• [Problem to solve] Every line of the data below should be retyped exactly.

• [Exercise material]
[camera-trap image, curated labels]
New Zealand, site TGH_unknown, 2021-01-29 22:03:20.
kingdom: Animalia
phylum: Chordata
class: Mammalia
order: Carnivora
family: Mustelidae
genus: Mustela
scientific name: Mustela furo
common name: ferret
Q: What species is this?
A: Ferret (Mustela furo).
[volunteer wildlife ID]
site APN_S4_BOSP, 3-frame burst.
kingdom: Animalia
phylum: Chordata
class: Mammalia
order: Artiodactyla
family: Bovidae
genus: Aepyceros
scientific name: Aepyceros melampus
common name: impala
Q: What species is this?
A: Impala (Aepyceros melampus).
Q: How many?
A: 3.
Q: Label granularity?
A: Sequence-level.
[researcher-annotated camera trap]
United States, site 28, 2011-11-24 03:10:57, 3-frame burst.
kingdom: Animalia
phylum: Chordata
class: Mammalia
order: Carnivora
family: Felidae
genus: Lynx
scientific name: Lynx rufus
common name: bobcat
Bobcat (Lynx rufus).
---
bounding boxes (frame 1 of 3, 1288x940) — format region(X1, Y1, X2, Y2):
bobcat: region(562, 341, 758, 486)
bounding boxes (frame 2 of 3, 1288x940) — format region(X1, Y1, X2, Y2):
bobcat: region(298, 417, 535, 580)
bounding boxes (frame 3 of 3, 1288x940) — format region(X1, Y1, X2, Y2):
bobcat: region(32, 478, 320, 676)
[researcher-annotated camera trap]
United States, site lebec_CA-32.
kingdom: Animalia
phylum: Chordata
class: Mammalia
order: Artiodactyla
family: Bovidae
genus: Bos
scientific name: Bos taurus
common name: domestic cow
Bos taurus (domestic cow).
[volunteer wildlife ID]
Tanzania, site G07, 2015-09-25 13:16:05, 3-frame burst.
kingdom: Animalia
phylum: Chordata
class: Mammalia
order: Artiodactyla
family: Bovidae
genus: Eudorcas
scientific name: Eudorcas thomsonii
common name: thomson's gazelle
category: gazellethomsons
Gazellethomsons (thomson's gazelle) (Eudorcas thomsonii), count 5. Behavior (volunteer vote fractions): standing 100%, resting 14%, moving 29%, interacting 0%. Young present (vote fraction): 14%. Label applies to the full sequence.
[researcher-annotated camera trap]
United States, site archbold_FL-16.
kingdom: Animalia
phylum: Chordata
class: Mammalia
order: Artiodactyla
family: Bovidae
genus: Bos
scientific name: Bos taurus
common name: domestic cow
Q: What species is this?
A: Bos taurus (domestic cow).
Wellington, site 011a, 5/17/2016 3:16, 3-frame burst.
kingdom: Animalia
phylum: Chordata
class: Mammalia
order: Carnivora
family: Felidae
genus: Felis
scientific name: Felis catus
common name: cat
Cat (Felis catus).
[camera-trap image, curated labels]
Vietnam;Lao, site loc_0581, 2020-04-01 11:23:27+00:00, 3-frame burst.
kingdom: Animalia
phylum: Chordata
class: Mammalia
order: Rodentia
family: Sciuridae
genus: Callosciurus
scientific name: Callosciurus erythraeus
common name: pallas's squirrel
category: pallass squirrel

• [Completed exercise]
[camera-trap image, curated labels]
New Zealand, site TGH_unknown, 2021-01-29 22:03:20.
kingdom: Animalia
phylum: Chordata
class: Mammalia
order: Carnivora
family: Mustelidae
genus: Mustela
scientific name: Mustela furo
common name: ferret
Q: What species is this?
A: Ferret (Mustela furo).
[volunteer wildlife ID]
site APN_S4_BOSP, 3-frame burst.
kingdom: Animalia
phylum: Chordata
class: Mammalia
order: Artiodactyla
family: Bovidae
genus: Aepyceros
scientific name: Aepyceros melampus
common name: impala
Q: What species is this?
A: Impala (Aepyceros melampus).
Q: How many?
A: 3.
Q: Label granularity?
A: Sequence-level.
[researcher-annotated camera trap]
United States, site 28, 2011-11-24 03:10:57, 3-frame burst.
kingdom: Animalia
phylum: Chordata
class: Mammalia
order: Carnivora
family: Felidae
genus: Lynx
scientific name: Lynx rufus
common name: bobcat
Bobcat (Lynx rufus).
---
bounding boxes (frame 1 of 3, 1288x940) — format region(X1, Y1, X2, Y2):
bobcat: region(562, 341, 758, 486)
bounding boxes (frame 2 of 3, 1288x940) — format region(X1, Y1, X2, Y2):
bobcat: region(298, 417, 535, 580)
bounding boxes (frame 3 of 3, 1288x940) — format region(X1, Y1, X2, Y2):
bobcat: region(32, 478, 320, 676)
[researcher-annotated camera trap]
United States, site lebec_CA-32.
kingdom: Animalia
phylum: Chordata
class: Mammalia
order: Artiodactyla
family: Bovidae
genus: Bos
scientific name: Bos taurus
common name: domestic cow
Bos taurus (domestic cow).
[volunteer wildlife ID]
Tanzania, site G07, 2015-09-25 13:16:05, 3-frame burst.
kingdom: Animalia
phylum: Chordata
class: Mammalia
order: Artiodactyla
family: Bovidae
genus: Eudorcas
scientific name: Eudorcas thomsonii
common name: thomson's gazelle
category: gazellethomsons
Gazellethomsons (thomson's gazelle) (Eudorcas thomsonii), count 5. Behavior (volunteer vote fractions): standing 100%, resting 14%, moving 29%, interacting 0%. Young present (vote fraction): 14%. Label applies to the full sequence.
[researcher-annotated camera trap]
United States, site archbold_FL-16.
kingdom: Animalia
phylum: Chordata
class: Mammalia
order: Artiodactyla
family: Bovidae
genus: Bos
scientific name: Bos taurus
common name: domestic cow
Q: What species is this?
A: Bos taurus (domestic cow).
Wellington, site 011a, 5/17/2016 3:16, 3-frame burst.
kingdom: Animalia
phylum: Chordata
class: Mammalia
order: Carnivora
family: Felidae
genus: Felis
scientific name: Felis catus
common name: cat
Cat (Felis catus).
[camera-trap image, curated labels]
Vietnam;Lao, site loc_0581, 2020-04-01 11:23:27+00:00, 3-frame burst.
kingdom: Animalia
phylum: Chordata
class: Mammalia
order: Rodentia
family: Sciuridae
genus: Callosciurus
scientific name: Callosciurus erythraeus
common name: pallas's squirrel
category: pallass squirrel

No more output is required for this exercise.